Her story and her photo will be displayed among 48 others each with a message of hope and reconciliation at Tuol Sleng Genocide Museum in Phnom Penh from this evening as part of the “Lessons from the Past” photo project.
The project, spearheaded by Meta House in cooperation with the Ministry of Youth, Education and Sports (MoEYS), is a wider part of the reparations agreement undertaken by the Khmer Rouge Tribunal.
Meta House in cooperation with MoEYS, devised a piece of theatre about the regime called The Courageous Turtle, to encourage students to talk with survivors of the Khmer Rouge and to better understand the older generation.
Survivors have watched the performances alongside the school students, at first to give feedback as well as to discuss with students what they have been through.
It’s during this time that Swiss photographer Anders Jiras took a photo of each survivor holding up a simple message of what they hope they could pass on to the next generation.
“It is quite touching to me,” he said yesterday at Meta House.
“The basic thing for me is to have this set up to reproduce this work fairly consistently.”
It is these messages, along with a short biography of their experience, which will be displayed at Toul Sleng.
Exhibition designer Laura Lavé said she wanted to combine elements of both Tuol Sleng and the Choeung Ek Killing Fields into her layout of the exhibition.
“I really tried to see the links between the venues, so with the Killing Fields, obviously it’s horrible, but also quite peaceful.

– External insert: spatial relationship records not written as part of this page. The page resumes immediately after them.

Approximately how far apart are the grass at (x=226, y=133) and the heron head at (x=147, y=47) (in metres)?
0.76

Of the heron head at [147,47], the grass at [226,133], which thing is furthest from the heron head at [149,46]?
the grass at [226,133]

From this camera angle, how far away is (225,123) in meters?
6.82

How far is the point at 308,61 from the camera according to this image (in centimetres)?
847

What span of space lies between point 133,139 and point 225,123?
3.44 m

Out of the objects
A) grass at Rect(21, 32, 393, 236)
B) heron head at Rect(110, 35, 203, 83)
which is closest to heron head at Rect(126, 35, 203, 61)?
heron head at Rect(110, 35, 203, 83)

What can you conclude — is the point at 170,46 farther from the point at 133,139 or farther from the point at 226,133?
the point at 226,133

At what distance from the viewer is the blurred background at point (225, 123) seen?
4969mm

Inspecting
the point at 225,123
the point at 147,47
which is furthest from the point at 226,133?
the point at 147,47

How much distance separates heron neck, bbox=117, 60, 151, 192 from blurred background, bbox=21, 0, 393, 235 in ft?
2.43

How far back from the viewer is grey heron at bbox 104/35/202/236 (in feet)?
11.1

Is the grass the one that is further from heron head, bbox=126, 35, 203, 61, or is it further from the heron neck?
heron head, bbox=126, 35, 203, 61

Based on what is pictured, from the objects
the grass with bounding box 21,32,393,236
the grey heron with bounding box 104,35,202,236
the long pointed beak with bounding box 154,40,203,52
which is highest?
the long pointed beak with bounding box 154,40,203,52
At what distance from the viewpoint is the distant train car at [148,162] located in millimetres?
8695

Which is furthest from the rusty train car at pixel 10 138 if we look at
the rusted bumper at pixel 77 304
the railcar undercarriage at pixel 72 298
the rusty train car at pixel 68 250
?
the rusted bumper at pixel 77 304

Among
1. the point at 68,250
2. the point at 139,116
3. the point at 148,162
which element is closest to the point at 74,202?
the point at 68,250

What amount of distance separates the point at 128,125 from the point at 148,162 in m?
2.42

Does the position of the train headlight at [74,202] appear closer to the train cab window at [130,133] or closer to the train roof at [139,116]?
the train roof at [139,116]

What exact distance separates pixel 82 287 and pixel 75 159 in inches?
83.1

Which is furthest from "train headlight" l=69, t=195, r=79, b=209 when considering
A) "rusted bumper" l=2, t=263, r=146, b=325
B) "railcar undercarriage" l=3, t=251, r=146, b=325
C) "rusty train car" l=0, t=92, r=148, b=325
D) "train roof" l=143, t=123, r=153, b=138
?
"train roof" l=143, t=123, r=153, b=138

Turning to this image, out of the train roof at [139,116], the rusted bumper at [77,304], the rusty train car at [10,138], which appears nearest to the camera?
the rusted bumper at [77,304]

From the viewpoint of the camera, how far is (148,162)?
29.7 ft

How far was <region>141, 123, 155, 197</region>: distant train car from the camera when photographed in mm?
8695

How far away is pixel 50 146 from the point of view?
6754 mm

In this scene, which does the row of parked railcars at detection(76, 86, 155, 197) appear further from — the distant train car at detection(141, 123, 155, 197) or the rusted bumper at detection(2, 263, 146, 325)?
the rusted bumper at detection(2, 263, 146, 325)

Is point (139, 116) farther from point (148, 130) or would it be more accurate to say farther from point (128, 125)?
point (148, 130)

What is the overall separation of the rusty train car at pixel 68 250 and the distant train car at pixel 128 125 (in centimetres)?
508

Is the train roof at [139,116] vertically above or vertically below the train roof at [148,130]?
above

It’s like nature took back its right with all the flowers and vegetation, which is why I wanted to introduce nature to the exhibition,” she said.
She has used raw materials such as wood and natural string as well as plants to highlight the elements of growth and reconciliation the project is designed to represent.

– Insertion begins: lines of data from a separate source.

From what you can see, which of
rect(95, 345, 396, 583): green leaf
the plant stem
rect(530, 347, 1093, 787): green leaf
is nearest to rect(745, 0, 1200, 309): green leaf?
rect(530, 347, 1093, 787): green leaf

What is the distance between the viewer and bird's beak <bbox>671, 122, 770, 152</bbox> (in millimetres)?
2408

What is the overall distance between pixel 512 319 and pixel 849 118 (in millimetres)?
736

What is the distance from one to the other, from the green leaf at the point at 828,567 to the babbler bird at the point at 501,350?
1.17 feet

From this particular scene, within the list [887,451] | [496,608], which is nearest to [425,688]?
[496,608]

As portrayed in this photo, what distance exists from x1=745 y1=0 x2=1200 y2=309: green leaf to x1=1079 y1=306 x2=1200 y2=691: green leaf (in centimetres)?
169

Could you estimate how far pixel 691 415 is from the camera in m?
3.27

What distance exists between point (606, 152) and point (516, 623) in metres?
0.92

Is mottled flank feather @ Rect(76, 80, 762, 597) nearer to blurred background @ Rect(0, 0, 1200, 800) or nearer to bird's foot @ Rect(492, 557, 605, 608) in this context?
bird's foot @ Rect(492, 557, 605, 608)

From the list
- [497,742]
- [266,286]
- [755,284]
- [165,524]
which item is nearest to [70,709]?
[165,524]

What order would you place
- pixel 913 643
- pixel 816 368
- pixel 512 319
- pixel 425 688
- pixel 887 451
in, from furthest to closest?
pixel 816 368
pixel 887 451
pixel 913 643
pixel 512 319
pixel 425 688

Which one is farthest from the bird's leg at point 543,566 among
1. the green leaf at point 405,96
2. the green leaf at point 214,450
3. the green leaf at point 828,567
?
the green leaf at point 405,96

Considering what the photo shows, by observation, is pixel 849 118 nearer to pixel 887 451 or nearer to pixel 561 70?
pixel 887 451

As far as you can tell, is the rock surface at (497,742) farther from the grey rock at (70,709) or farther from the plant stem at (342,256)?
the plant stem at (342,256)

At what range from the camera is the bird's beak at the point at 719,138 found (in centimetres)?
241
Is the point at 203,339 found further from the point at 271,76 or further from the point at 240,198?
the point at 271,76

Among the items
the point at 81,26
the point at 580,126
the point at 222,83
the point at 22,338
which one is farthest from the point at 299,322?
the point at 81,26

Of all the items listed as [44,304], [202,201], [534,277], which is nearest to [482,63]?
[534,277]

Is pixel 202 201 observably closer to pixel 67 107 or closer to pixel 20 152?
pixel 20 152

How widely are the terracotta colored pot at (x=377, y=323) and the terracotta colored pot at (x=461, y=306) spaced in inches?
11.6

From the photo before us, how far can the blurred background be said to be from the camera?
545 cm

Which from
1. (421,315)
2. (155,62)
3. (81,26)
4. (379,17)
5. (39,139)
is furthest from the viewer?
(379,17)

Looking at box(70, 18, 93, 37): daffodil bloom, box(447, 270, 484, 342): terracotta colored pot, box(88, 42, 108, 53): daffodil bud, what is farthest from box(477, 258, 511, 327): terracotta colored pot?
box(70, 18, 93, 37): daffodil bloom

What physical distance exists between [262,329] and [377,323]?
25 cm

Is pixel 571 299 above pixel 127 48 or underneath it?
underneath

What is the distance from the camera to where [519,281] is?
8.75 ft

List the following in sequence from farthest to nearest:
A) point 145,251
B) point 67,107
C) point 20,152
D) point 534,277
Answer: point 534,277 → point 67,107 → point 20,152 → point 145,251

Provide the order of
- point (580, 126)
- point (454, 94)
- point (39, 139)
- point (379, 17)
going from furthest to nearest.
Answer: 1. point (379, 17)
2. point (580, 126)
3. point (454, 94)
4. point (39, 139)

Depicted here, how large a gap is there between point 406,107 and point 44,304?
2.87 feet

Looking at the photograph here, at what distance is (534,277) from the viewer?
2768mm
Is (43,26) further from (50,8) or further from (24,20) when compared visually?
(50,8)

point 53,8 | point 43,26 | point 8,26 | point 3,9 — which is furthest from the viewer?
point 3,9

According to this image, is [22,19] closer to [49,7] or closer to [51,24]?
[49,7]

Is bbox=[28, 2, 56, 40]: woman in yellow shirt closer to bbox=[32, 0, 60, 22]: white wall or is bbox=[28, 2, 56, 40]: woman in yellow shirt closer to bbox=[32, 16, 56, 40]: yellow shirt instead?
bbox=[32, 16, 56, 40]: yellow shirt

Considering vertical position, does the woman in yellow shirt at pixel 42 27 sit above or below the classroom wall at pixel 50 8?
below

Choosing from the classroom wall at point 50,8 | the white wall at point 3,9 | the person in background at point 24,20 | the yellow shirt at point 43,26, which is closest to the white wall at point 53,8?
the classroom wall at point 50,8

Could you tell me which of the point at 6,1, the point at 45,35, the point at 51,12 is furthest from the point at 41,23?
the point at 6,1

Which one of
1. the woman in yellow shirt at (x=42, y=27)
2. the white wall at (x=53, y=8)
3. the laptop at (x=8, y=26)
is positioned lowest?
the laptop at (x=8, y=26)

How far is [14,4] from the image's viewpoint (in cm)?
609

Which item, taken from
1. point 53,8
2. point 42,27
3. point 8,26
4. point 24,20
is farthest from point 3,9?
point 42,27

“The project is for the young Cambodians, so I wanted to focus on that more alive aspect,” she said.
Meta House founder Nicolaus Mesterharm noted the importance of holding the exhibition in such a symbolic place as Tuol Sleng, adding the museum has evolved alongside the nation in its healing.
“Tuol Sleng has transformed itself…the quality of the exhibitions, have all been upgraded,” he said.
“To present portrait photos of people who survived with a message to the youth, to me is complimenting that in a very good way.”
He said the project was a testament to the bravery the civil party members have shown and despite the photos harking back to the past, the exhibition was about looking forward. “Our project looks into the past because we want to look to the future. So these civil parties, who are so brave who have opted to share their story, they are so important for Cambodia’s next generation,” he said.
“Lessons from the Past” will be open to the public this evening from 6pm and will be displayed until February, 2018, at Tuol Sleng Genocide Museum.